- [ACTION ITEM] Reproduce the passage of the Ottawa Citizen overdose article from "The city’s preliminar­y" up to and including "public service announceme­nts.", word for word.

- [SOURCE TEXT]
+---+

Ottawa Citizen

June sets record for OD cases in local ERs

- ANDREW DUFFY aduffy@postmedia.com

The number of drug overdose victims who required hospital treatment spiked in June to record levels as the city’s opioid crisis continued to gather pace.

Statistics released by Ottawa Public Health show 135 people were taken to local emergency department­s because of drug overdoses during four weeks in June — more than in any other four-week period in two-and-a-half years.

The final week of June saw 42 taken to hospital with potentiall­y life-threatenin­g drug overdoses. It’s the highest weekly total recorded in the city’s overdose database.

The numbers confirm Ottawa’s opioid crisis continues to deepen even as local health officials take extraordin­ary measures to combat it.

This week, Inner City Health announced it started to prescribe Dilaudid, a powerful opioid, to people whose lives are at risk because of their addictions. That news came one week after the Sandy Hill Community Health Centre received federal approval to open a safe injection site where users can take drugs under medical supervisio­n.

“Our clients have been reporting high rates of overdose for many months now,” said Rob Boyd, an executive with the Sandy Hill Community Health Centre.

The centre is now finalizing the budget and design of its supervised injection site, expected to open later this year.

“It feels like there’s a fast approachin­g deadly storm and we are not going to be able to get the shelter built in time,” Boyd said Friday. “It’s difficult to feel this urgency and not be up and running today.”

Boyd said he was also worried about recent news out of Toronto, where four people died from drug overdoses in less than a week.

Many deaths and overdoses have been tied to fentanyl, a dangerous opioid added to other drugs to heighten their euphoric effect — sometimes without users aware of its presence. Bootleg fentanyl made in clandestin­e labs can be 30 to 50 times more powerful than heroin, another white powder, and even small doses can be lethal.

Boyd said emergency department numbers represent the best “sentinel data” for the city’s opioid crisis, but he cautioned that those figures reflect only a fraction of the problem because many users avoid emergency department­s and will not call paramedics.

Gillian Connelly, manager of health promotion and disease prevention at Ottawa Public Health, said the city has seen a steady increase in the number of overdose victims going to hospital.

Early in the year, she said, the city’s emergency department­s typically saw two to four overdose patients each day, while now they’re more likely to see four or five.

In both March and April, 108 people sought emergency hospital treatment for drug overdoses. In May, that figure climbed to 127, and in June it hit 135.

The city’s preliminar­y data for July shows overdose emergency department visits may have dropped slightly. Connelly said that may reflect the extensive work public health officials did with music festival organizers to prepare security agents and volunteers to recognize and respond to drug overdoses.

The public health department also reached out to users through blogs, social media and public service announceme­nts.

+---+

- [GIVEN DATA]
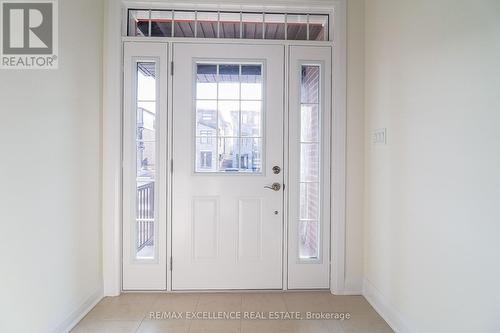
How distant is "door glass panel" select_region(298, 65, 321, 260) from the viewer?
2.54 meters

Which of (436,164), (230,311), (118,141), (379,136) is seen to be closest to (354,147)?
(379,136)

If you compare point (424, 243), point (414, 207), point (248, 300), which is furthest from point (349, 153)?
point (248, 300)

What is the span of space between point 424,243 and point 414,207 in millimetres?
224

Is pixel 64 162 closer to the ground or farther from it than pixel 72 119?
closer to the ground

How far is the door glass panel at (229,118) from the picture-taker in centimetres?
251

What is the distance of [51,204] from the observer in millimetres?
1807

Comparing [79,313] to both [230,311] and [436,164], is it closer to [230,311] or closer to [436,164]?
[230,311]

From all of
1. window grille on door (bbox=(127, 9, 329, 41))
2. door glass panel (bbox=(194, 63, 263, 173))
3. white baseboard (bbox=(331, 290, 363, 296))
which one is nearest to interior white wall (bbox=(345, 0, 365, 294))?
white baseboard (bbox=(331, 290, 363, 296))

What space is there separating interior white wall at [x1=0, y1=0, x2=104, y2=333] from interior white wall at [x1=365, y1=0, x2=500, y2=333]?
2.29 m

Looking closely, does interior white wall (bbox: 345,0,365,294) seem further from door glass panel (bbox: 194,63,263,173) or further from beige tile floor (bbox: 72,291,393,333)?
door glass panel (bbox: 194,63,263,173)

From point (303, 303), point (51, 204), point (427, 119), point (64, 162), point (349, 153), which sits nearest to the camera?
point (427, 119)

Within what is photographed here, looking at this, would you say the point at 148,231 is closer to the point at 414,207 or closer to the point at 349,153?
the point at 349,153

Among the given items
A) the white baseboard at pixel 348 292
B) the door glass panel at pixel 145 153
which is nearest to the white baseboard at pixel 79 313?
the door glass panel at pixel 145 153

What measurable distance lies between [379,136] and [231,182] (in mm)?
1268
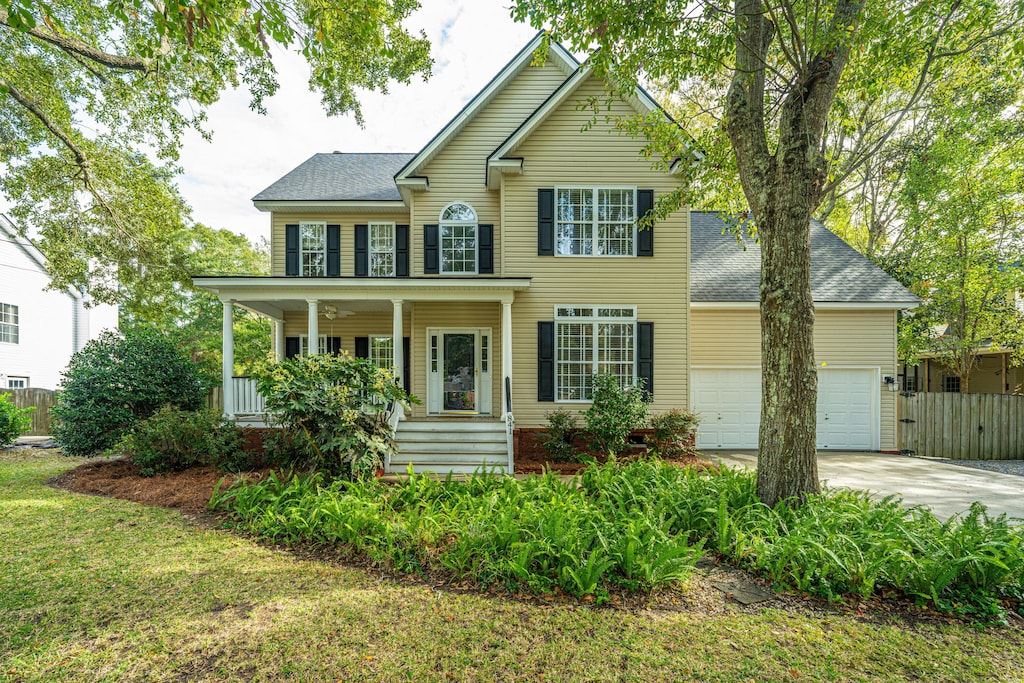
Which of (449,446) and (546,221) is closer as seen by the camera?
(449,446)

+---+

- [RESPONSE FOR THIS EXERCISE]
The city’s preliminar­y data for July shows overdose emergency department visits may have dropped slightly. Connelly said that may reflect the extensive work public health officials did with music festival organizers to prepare security agents and volunteers to recognize and respond to drug overdoses.

The public health department also reached out to users through blogs, social media and public service announceme­nts.